Oil prices jumped yesterday as OPEC nations moved towards extending daily oil output caps that help the price of crude rise strongly this year. Ministers from the 14-nation Organization of the Petroleum Exporting Countries (OPEC) were meeting in Vienna yesterday to discuss output, before gathering a day later for OPEC+ -- which is a grouping of 24 oil-producing countries that includes Russia and accounts for almost half of global crude.

“Everyone supported the proposition to extend for nine months the limits agreed in December,” Novak said after a gathering of oil ministers and before the cartel’s main meeting later Monday. OPEC and its oil-producer allies had decided in December to trim daily crude output by 1.2 million barrels after prices  tanked at the end of last year on fears of slower global growth. This helped crude  prices jump by a third in the first quarter of the year, boosting revenue for oil producing nations, but the deal ran only through to the end of June.

Russian President Vladimir Putin and Saudi Arabia grabbed the headlines on Saturday with an agreement to extend the deal, which has helped soak up extra supplies on the market. Putin announced that the pair agreed on the sidelines of the G20 in Osaka on an extension of between six and nine months. The news sent New York oil prices shooting above $60 per barrel on Monday for the first time since May, with sentiment also buoyed by rising global equities after Washington and Beijing agreed to restart trade talks. 

In afternoon deals, West Texas Intermediate crude for August delivery stood at $60.17, up 2.9 percent in value. However, the Russian-Saudi deal news sparked consternation among some major oil players, despite the fact that there is widespread support for an extension. Nigeria’s delegation chief meanwhile played down talk that Riyadh and Moscow were “ganging together” in a deal that could potentially herald the death of OPEC. “I  wouldn’t agree that OPEC is dying,” said Dr Folasade Yemi-Esan, Permanent Secretary at Nigeria’s Ministry of Petroleum Resources.
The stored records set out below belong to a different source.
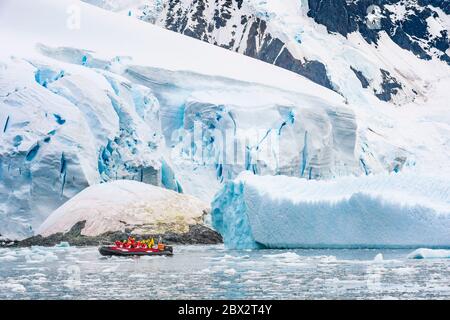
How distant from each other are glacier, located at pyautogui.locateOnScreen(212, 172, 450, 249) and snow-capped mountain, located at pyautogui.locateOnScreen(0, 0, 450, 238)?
25.9ft

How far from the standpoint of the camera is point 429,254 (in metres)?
21.1

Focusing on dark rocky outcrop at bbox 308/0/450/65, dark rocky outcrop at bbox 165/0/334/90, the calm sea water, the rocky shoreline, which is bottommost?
the rocky shoreline

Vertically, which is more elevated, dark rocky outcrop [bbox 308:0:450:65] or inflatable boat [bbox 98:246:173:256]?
dark rocky outcrop [bbox 308:0:450:65]

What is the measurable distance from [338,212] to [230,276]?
24.4ft

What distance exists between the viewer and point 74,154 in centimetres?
3238

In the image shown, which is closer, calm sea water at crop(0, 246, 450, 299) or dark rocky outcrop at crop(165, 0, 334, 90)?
calm sea water at crop(0, 246, 450, 299)

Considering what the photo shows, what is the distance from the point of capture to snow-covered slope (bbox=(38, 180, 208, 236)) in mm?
29641

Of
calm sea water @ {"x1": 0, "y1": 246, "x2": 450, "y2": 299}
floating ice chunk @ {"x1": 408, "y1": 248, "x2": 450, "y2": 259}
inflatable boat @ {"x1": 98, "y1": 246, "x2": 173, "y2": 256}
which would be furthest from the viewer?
inflatable boat @ {"x1": 98, "y1": 246, "x2": 173, "y2": 256}

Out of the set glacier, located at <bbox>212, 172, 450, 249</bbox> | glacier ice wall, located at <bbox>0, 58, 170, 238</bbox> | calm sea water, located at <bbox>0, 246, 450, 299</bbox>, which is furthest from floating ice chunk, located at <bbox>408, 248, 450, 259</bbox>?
glacier ice wall, located at <bbox>0, 58, 170, 238</bbox>

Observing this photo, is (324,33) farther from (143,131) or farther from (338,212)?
(338,212)

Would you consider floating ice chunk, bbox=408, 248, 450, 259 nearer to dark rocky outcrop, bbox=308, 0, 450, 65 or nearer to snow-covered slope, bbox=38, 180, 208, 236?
snow-covered slope, bbox=38, 180, 208, 236

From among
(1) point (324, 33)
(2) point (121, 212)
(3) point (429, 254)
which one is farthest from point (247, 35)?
(3) point (429, 254)

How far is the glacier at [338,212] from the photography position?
74.9 ft

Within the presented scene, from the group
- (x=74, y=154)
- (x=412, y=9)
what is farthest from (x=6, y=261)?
(x=412, y=9)
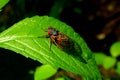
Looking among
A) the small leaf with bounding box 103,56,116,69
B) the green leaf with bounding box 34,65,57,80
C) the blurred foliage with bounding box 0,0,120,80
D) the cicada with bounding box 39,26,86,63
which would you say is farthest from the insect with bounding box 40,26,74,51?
the blurred foliage with bounding box 0,0,120,80

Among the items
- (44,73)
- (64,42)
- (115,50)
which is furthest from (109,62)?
(64,42)

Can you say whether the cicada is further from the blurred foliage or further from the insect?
the blurred foliage

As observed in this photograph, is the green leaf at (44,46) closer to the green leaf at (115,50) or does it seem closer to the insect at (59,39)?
the insect at (59,39)

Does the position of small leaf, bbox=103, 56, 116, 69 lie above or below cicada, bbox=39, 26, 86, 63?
below

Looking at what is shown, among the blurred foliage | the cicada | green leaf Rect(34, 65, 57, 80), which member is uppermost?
the cicada

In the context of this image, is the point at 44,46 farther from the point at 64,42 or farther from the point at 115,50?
the point at 115,50

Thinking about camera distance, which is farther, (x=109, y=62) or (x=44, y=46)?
(x=109, y=62)

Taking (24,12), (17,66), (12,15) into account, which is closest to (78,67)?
(17,66)
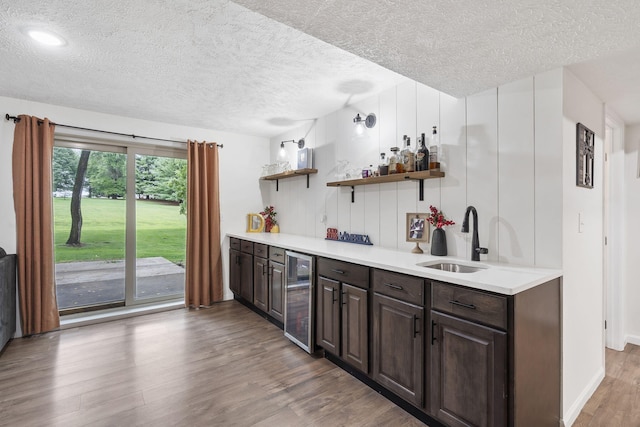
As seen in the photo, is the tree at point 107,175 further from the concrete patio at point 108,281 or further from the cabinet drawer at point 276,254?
the cabinet drawer at point 276,254

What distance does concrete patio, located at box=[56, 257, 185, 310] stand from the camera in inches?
144

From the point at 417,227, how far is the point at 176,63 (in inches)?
92.2

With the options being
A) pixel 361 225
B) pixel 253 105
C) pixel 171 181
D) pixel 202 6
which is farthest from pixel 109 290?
pixel 202 6

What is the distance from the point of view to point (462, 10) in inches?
54.9

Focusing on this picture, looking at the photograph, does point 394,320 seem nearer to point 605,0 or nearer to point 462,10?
point 462,10

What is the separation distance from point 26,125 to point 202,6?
2.74 metres

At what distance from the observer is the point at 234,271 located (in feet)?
14.0

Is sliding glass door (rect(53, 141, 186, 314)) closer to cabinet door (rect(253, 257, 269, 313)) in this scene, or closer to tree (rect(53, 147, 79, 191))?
tree (rect(53, 147, 79, 191))

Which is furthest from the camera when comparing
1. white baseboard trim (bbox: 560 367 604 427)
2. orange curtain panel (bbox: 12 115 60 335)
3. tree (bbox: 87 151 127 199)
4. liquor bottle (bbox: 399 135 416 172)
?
tree (bbox: 87 151 127 199)

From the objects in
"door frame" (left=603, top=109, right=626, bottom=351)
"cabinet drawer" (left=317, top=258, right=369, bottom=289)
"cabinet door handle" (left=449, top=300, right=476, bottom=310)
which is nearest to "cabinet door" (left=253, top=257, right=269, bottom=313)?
"cabinet drawer" (left=317, top=258, right=369, bottom=289)

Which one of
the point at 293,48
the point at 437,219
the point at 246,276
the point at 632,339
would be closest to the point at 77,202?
the point at 246,276

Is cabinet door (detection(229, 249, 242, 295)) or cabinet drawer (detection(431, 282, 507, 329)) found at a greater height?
cabinet drawer (detection(431, 282, 507, 329))

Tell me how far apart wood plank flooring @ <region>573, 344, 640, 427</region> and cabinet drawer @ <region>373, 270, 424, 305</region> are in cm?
131

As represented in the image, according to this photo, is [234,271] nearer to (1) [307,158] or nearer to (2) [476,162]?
(1) [307,158]
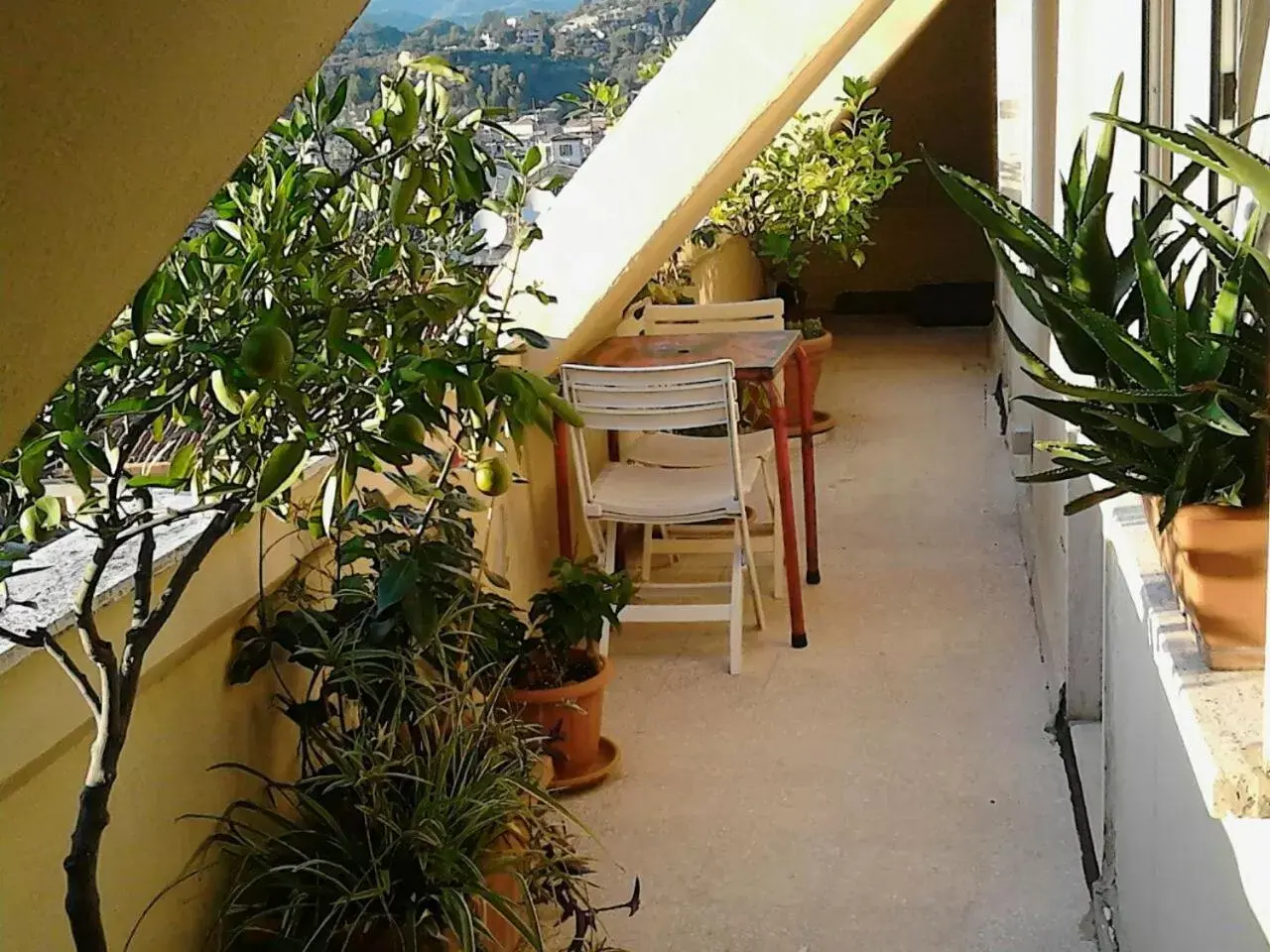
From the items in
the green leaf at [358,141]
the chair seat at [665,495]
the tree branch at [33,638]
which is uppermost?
the green leaf at [358,141]

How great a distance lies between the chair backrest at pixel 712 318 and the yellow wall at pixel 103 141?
11.1 ft

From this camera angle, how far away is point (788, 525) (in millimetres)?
3510

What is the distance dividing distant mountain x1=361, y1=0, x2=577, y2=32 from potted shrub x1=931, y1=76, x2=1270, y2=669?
46.2 inches

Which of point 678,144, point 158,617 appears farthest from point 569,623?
point 158,617

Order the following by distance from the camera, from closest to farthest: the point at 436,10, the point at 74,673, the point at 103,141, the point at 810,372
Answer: the point at 103,141 < the point at 74,673 < the point at 436,10 < the point at 810,372

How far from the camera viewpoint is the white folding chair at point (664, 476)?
3.19 m

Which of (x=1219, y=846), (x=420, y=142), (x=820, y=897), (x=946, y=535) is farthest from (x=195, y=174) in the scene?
(x=946, y=535)

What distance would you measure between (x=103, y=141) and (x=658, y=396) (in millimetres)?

“If 24 countries are committed to working together, if those countries are still committed to this cooperation, I don’t see how death is coming.” United Arab Emirates Energy Minister Suhail al-Mazrouei also voiced his support for an extension -- but stressed that any nation could still veto the Osaka agreement.

“Each country’s voice counts and each country can veto a decision,” Mazrouei stated. Saudi Arabia’s energy minister Khalid al-Falih, arriving in Vienna early on Sunday, declared that he wanted the cutbacks which began in January to be extended by nine more months to March 2020.